*Actions to take*.
1. From the brewing water thread below, reproduce word for word the part that opens with the words containing "I'd get a cheap" and closes with "cold water only.".
2. Which usernames appear as post authors in the brewing water thread below? Name each one once.

*Selected text*.
# Tap Water



## youngy (7/7/08)

Hi all,

Going to do my third AG on the weekend. I have just made by Electric HLT which i am planning to use. It will be a 3 tier gravity system I will be using.

Previously I used to used filtered water (fill a 30L cube from Kitchen) and used my boil kettle as my HLT. So lifting the cube and pouring it was not to bad (1m off the ground)

Problem now is the HLT will be around 2+m off the ground and lifting it up there would not be fun.

I could get a pump to pump the water up to the HLT. (just a cheap little one)

or

Just fill it up with the garden hose.

The water will not be boiled in HLT it will be on a timer and the MashMaster controller preset ready to mash.

Do people use water straight from the garden hose?

Cheers,

Youngy


----------



## razz (7/7/08)

I used to Youngy, but now I use rainwater. Either way, I boil all my water.


----------



## Kleiny (7/7/08)

I use water from my rain water tank through a new hose just for brewing and it doesn't effect the taste
if i was to buy another hose i would just by a food grade caravan style hose from bunnings a bit dearer but probably worth it


----------



## mark_m (7/7/08)

I've filled with the garden hose for years with K&K, & have continued with AG.

I think as long as the connections are clean & you run the "standing" water out of the hose to eliminate surprises, shouldn't be a problem.

Have recently modified my HLT / bucket'o'death so that hose fitting snaps onto the ball valve, easier & drier than running a hose above head height & much easier to control.

Good luck.

Mark


----------



## Julez (7/7/08)

youngy said:


> Hi all,
> 
> Going to do my third AG on the weekend. I have just made by Electric HLT which i am planning to use. It will be a 3 tier gravity system I will be using.
> 
> ...



I'd get a cheap aquarium pump (assuming you will be pumping cold water into HLT, then heating) and continue to filter to get rid of chlorine and other nasties. That will be an inexpensive solution, for what should theoretically result in better beer. The hose would be an easier solution, but more risk to beer quality.


----------



## youngy (7/7/08)

I might just go the pump option.

Anyone knows where to get a cheap water pump? bunnigns etc.... It will be used for filling the HTL with cold water only.

Spatial questions linked to images:
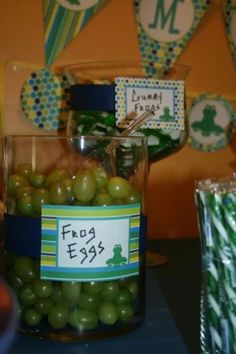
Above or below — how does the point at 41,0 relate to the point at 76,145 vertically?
above

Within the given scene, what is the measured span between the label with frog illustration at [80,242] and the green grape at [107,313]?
0.03m

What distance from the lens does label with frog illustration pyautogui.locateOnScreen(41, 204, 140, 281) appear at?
51 centimetres

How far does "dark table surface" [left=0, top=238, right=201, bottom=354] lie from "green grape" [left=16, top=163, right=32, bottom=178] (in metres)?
0.16

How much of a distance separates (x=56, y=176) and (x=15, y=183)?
50mm

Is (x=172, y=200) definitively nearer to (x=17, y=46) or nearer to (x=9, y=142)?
(x=17, y=46)

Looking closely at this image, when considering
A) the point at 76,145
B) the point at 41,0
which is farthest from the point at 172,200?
the point at 76,145

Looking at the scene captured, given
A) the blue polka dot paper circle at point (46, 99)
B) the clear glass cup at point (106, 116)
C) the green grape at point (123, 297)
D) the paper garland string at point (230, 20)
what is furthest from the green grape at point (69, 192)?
the paper garland string at point (230, 20)

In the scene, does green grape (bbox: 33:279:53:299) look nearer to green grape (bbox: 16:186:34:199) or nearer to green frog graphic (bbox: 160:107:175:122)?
green grape (bbox: 16:186:34:199)

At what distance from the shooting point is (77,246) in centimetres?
51

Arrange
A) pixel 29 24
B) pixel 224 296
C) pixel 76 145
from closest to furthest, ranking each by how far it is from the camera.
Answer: pixel 224 296 < pixel 76 145 < pixel 29 24

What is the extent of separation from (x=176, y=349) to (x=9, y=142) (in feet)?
0.89

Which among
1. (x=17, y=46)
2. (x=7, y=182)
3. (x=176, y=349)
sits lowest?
(x=176, y=349)

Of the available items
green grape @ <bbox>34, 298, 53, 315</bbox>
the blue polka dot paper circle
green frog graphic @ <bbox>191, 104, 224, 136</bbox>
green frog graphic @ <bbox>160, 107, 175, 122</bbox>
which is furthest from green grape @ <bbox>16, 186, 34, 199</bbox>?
green frog graphic @ <bbox>191, 104, 224, 136</bbox>

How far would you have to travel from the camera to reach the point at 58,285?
516 mm
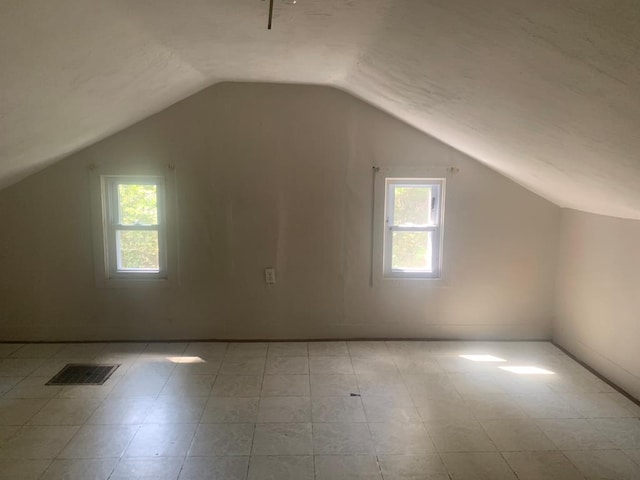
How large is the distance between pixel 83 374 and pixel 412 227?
2966 mm

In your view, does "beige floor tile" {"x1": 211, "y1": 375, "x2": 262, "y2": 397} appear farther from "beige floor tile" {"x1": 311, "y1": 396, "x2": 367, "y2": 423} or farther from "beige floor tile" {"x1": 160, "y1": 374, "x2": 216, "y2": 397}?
"beige floor tile" {"x1": 311, "y1": 396, "x2": 367, "y2": 423}

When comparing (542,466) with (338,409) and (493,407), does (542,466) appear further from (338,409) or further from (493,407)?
(338,409)

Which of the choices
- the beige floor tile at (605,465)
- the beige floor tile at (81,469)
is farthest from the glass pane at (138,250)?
the beige floor tile at (605,465)

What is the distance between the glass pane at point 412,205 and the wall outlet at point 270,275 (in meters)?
1.19

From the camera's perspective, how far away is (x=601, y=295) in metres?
3.50

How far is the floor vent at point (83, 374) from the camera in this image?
3.33 m

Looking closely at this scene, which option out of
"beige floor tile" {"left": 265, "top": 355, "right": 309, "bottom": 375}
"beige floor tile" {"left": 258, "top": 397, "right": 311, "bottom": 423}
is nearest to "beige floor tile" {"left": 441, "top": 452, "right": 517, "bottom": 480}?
"beige floor tile" {"left": 258, "top": 397, "right": 311, "bottom": 423}

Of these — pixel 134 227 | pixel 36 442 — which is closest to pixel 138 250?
pixel 134 227

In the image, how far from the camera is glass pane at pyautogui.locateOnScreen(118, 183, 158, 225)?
399cm

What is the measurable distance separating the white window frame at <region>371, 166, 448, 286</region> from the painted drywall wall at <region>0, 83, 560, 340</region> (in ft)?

*Completed exercise*.
1.
I'd get a cheap aquarium pump (assuming you will be pumping cold water into HLT, then heating) and continue to filter to get rid of chlorine and other nasties. That will be an inexpensive solution, for what should theoretically result in better beer. The hose would be an easier solution, but more risk to beer quality.


----------



## youngy (7/7/08)

I might just go the pump option.

Anyone knows where to get a cheap water pump? bunnigns etc.... It will be used for filling the HTL with cold water only.

2. youngy, razz, Kleiny, mark_m, Julez